WHAT IS BEING ASKED: Locate each line in the rows below that contains the word "jacket" and copy every one of those lines.

-- BEGIN EXERCISE INPUTS --

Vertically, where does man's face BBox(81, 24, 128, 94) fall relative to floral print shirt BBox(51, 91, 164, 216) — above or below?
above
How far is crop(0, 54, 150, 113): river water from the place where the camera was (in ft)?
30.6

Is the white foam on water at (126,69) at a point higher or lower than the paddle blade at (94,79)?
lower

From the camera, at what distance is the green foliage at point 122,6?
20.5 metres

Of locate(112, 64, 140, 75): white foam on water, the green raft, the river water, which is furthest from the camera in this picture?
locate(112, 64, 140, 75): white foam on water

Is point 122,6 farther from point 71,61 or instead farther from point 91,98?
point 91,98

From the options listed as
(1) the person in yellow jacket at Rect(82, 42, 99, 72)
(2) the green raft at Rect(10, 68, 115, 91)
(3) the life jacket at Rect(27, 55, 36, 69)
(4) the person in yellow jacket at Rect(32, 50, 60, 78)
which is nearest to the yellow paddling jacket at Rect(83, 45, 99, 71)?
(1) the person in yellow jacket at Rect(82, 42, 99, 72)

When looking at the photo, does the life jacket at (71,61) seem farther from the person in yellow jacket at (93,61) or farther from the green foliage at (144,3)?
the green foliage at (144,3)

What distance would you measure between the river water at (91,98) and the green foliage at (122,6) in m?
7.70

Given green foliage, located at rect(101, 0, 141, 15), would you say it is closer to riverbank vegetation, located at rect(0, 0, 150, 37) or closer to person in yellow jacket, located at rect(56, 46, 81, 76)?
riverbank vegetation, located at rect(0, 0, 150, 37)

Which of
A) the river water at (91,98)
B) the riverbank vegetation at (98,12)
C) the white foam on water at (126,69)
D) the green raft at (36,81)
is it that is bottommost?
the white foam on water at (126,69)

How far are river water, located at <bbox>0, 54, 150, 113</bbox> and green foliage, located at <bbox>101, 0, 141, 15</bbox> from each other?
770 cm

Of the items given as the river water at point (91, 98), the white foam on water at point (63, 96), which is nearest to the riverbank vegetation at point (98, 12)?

-- END EXERCISE INPUTS --

FULL SOLUTION:
(1) the person in yellow jacket at Rect(82, 42, 99, 72)
(3) the life jacket at Rect(27, 55, 36, 69)
(4) the person in yellow jacket at Rect(32, 50, 60, 78)
which is nearest to the yellow paddling jacket at Rect(83, 45, 99, 71)?
(1) the person in yellow jacket at Rect(82, 42, 99, 72)
When looking at the photo, does the life jacket at (71,61) seem farther from the person in yellow jacket at (93,61) or farther from the green foliage at (144,3)?
Given green foliage, located at rect(101, 0, 141, 15), would you say it is closer to riverbank vegetation, located at rect(0, 0, 150, 37) or closer to person in yellow jacket, located at rect(56, 46, 81, 76)?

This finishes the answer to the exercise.